Join me out here on the ledge for a minute anyway, if you will. You’ve been out with someone a few times. You think they’re pretty swell. Do you A) tell them as much and risk showing your hand, or B) play it cool and participate in a mutual game to see who has the most chill? In the Toronto dating scene, B seems to be the most popular option, which makes absolutely no fucking sense. Why are we pretending we’re cool cucumbers (especially sweaty pickles such as myself) around people we’re interested in? Ennui is not high on my list of things I’m looking for in a man, and if you want coy and aloof I am most definitely not your girl. A new friend (sidebar: It is so refreshing connecting with a total stranger enough to say, ‘Let’s be friends,’ as adults) told me this is not the case in Europe. If you like someone, you don’t wait three days to see when you can get together again. You just fucking go for it. Good lord, why don’t more people do that here? Who are we trying to impress? Earlier this week, another friend and I were discussing the fact that we are too old to bother pretending to have chill. If I like someone, I’m just going to put it out there.
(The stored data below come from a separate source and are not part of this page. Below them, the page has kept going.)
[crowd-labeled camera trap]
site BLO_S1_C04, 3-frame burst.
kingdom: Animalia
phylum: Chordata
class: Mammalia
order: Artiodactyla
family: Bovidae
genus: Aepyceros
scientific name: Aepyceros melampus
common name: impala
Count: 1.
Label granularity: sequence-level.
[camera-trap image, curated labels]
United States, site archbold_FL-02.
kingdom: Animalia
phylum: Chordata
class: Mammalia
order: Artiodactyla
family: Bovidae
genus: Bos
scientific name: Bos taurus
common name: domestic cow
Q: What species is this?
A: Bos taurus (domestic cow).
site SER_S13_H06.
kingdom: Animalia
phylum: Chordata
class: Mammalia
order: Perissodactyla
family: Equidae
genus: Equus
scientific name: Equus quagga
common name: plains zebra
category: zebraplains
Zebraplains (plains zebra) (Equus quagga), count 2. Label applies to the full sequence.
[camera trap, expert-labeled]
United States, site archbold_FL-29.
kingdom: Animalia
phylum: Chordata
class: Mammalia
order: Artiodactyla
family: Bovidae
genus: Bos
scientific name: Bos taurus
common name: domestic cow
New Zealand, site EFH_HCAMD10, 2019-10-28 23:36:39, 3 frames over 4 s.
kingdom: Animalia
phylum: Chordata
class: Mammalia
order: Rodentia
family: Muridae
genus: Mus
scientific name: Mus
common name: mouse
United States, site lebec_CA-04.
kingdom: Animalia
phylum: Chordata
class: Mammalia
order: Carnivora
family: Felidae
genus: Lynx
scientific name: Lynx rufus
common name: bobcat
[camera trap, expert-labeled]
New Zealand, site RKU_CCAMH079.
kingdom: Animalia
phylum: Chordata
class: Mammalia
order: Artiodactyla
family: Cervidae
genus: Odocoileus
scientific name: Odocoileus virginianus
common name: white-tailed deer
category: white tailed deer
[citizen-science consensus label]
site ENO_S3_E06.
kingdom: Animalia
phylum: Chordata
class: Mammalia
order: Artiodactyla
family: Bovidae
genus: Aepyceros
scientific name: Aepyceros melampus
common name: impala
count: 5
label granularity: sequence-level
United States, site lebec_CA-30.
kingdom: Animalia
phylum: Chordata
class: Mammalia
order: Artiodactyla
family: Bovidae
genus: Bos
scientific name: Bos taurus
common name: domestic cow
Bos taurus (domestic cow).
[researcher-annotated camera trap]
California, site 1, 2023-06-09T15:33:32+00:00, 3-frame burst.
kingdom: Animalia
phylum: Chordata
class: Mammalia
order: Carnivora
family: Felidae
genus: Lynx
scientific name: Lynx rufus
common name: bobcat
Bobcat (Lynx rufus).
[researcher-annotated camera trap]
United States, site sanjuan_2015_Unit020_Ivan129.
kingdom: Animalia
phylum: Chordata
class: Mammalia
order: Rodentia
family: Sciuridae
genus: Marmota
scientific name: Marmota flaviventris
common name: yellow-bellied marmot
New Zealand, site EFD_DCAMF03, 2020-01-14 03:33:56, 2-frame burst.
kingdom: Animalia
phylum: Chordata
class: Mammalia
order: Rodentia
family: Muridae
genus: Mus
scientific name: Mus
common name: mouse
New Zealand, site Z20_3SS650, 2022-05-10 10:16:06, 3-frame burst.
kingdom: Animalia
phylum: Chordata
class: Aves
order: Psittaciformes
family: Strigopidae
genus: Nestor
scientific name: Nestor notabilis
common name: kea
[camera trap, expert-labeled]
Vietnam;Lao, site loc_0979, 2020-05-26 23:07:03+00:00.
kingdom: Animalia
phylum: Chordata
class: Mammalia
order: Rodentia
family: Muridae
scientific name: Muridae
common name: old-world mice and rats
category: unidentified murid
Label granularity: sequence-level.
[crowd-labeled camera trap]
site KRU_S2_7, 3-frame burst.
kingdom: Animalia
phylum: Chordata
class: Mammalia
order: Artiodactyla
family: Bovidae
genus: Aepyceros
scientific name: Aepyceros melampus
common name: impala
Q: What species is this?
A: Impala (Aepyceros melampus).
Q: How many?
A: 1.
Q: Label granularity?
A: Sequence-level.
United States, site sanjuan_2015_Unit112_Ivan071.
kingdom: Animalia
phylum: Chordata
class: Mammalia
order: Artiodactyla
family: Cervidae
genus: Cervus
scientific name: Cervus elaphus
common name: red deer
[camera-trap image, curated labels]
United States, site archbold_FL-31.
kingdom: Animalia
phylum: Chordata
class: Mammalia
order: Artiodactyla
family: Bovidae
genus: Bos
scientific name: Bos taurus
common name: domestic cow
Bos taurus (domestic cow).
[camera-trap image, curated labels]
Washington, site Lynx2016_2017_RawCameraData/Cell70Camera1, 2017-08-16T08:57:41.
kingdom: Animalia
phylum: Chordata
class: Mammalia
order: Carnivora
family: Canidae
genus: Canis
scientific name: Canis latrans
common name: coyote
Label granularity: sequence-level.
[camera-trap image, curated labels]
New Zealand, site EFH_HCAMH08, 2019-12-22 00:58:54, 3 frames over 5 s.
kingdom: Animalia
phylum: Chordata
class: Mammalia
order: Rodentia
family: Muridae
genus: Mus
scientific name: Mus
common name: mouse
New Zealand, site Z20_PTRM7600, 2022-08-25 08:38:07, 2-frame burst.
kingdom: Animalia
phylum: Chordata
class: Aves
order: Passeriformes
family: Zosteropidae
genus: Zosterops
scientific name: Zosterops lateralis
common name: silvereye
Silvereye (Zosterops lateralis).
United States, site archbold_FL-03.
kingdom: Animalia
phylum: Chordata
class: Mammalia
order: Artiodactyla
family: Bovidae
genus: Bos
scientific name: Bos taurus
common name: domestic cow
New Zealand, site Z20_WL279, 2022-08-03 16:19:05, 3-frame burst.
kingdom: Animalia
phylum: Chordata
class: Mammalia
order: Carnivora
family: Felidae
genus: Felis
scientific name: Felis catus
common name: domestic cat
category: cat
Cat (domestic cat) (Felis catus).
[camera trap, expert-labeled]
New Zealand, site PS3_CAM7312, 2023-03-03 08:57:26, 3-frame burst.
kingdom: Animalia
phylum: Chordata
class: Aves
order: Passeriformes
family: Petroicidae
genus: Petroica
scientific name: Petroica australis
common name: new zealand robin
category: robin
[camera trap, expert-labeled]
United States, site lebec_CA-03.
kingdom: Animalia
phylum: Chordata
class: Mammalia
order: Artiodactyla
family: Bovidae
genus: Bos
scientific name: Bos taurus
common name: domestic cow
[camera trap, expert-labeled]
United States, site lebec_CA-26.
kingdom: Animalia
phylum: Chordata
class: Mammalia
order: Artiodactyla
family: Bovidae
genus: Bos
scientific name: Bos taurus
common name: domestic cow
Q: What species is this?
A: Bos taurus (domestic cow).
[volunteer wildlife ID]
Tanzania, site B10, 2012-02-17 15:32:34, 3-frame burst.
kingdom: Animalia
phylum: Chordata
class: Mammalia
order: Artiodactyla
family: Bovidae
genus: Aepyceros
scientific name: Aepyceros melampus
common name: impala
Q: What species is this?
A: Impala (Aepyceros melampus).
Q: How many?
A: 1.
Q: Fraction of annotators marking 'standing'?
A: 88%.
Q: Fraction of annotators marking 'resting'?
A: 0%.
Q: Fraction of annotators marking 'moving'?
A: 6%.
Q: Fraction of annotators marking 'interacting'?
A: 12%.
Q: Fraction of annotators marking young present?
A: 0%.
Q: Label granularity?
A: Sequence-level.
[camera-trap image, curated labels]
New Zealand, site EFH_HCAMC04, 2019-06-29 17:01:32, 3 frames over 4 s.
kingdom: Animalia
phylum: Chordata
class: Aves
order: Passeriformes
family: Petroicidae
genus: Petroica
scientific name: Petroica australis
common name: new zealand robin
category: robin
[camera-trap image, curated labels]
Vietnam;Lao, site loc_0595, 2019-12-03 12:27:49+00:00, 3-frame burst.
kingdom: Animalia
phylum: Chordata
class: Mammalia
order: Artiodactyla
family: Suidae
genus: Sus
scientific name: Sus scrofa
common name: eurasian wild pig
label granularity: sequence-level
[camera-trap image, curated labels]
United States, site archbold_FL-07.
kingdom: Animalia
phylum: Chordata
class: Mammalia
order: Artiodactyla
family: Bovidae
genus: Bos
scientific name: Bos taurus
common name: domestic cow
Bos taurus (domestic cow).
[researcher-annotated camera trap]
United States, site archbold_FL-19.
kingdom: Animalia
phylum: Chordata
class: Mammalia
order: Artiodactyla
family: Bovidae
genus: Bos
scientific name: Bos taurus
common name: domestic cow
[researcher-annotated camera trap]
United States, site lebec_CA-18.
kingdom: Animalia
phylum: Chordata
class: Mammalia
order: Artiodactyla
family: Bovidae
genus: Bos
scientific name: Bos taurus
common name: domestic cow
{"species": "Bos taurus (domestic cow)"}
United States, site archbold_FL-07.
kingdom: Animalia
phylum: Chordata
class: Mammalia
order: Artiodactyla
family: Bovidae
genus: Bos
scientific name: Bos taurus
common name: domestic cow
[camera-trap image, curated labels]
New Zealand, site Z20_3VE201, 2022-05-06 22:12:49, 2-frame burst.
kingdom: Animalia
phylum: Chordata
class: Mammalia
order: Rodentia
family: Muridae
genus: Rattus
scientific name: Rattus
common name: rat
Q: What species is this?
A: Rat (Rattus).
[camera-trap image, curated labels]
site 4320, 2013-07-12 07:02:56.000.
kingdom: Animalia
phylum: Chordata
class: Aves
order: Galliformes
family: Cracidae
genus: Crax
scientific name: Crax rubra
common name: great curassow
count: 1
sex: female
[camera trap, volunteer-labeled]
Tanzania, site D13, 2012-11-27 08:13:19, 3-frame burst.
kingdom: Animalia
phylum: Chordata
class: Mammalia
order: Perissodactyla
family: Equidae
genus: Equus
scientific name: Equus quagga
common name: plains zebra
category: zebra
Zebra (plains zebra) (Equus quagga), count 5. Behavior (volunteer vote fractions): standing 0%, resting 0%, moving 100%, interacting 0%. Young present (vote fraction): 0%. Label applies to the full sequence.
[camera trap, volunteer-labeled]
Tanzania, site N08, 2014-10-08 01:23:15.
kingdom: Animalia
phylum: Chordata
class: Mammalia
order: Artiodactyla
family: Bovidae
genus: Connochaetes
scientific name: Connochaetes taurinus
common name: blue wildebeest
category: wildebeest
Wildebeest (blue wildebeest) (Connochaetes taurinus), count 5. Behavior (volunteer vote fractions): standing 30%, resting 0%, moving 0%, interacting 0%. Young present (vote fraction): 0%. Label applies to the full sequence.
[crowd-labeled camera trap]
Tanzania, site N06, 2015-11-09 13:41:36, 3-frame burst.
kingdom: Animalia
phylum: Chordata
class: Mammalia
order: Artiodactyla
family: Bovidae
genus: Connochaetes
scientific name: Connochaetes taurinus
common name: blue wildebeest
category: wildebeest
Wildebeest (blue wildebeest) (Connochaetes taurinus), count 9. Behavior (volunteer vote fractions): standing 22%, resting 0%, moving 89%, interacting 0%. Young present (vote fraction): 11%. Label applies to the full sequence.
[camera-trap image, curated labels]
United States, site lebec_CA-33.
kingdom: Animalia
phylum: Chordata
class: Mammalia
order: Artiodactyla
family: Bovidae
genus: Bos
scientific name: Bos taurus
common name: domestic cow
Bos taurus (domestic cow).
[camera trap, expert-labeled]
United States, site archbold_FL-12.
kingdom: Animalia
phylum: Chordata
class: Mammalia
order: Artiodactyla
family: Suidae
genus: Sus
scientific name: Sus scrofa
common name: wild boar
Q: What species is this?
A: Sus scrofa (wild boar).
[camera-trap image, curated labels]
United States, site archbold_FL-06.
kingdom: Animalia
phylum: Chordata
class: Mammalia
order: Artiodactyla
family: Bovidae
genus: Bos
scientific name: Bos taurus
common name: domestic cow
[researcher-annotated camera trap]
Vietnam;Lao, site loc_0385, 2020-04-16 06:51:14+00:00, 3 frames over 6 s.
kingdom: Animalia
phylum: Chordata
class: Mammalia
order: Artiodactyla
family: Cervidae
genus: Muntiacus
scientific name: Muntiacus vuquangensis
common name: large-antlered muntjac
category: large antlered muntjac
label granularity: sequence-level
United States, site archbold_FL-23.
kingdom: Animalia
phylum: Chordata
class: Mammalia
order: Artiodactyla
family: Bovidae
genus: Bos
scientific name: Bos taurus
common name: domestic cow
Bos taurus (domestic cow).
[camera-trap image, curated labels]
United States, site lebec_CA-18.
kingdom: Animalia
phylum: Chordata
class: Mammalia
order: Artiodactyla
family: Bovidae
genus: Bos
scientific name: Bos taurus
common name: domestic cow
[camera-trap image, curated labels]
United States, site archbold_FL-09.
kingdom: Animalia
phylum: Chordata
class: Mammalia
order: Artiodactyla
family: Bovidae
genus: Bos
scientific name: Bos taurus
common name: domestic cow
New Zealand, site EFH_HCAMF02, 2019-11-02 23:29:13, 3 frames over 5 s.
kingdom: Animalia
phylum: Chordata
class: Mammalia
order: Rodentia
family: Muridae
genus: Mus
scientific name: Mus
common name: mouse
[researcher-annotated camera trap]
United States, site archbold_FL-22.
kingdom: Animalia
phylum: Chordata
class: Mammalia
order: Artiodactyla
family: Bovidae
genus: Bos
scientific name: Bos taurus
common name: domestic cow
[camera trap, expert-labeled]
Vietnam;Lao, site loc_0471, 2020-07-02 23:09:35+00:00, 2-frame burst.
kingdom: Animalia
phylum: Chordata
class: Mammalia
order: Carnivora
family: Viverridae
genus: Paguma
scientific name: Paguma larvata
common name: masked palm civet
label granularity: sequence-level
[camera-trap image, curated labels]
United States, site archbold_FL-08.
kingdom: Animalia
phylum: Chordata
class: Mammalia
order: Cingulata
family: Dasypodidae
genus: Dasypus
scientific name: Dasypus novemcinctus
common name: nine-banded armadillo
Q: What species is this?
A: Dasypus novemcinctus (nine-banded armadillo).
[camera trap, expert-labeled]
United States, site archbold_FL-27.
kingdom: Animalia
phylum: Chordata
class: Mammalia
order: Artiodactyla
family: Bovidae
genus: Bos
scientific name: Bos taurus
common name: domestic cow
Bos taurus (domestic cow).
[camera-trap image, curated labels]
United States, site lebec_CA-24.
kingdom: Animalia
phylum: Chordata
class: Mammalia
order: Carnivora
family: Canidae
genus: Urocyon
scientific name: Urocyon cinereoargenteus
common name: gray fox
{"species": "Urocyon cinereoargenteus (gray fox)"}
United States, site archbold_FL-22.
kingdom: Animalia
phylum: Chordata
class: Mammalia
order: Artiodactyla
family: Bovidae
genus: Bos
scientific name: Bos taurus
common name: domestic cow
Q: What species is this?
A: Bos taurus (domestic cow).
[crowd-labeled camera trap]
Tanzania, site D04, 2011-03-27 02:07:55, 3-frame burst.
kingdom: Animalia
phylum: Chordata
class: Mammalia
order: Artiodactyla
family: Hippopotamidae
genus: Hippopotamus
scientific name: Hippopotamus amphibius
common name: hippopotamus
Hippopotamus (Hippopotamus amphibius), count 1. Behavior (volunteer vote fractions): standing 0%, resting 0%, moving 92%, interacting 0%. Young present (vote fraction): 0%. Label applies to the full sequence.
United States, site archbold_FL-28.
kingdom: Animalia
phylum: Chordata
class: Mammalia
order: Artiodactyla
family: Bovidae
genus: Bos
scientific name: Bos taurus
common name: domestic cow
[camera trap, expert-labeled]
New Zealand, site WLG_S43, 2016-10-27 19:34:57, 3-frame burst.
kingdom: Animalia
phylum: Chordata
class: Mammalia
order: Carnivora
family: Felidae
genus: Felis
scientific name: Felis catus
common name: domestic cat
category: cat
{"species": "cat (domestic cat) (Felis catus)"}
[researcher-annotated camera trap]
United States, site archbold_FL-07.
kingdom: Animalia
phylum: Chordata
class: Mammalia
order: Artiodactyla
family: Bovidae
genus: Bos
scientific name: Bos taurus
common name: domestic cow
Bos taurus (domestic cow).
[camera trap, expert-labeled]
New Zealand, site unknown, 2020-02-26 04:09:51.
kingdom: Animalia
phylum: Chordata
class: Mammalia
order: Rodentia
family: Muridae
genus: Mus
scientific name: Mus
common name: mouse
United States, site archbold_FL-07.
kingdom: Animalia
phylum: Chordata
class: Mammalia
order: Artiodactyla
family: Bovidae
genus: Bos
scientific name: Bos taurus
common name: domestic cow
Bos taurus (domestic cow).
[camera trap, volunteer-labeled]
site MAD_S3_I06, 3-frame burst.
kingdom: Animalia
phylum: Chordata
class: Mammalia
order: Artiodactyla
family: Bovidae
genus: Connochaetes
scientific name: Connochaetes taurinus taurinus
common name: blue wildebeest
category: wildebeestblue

So I did. And will continue to do.
(You knew there was a but.)
Every time I do, I get a bit uncomfortable. It’s like I have some sort of dating PTSD from so many non-committal, too cool for school, blasé assholes. During one tiny worry spiral (and for the record, they’ve all been pretty minor), another friend told me to just have faith in this. She might as well have asked me to believe in the Tooth Fairy. But she was right. So maybe, just maybe, if I can’t muster up enough faith in myself (because that’s really what it boils down to, right?), I can find a way to believe in other people. And faith isn’t always a bad thing – I hear the faithful get wine sometimes.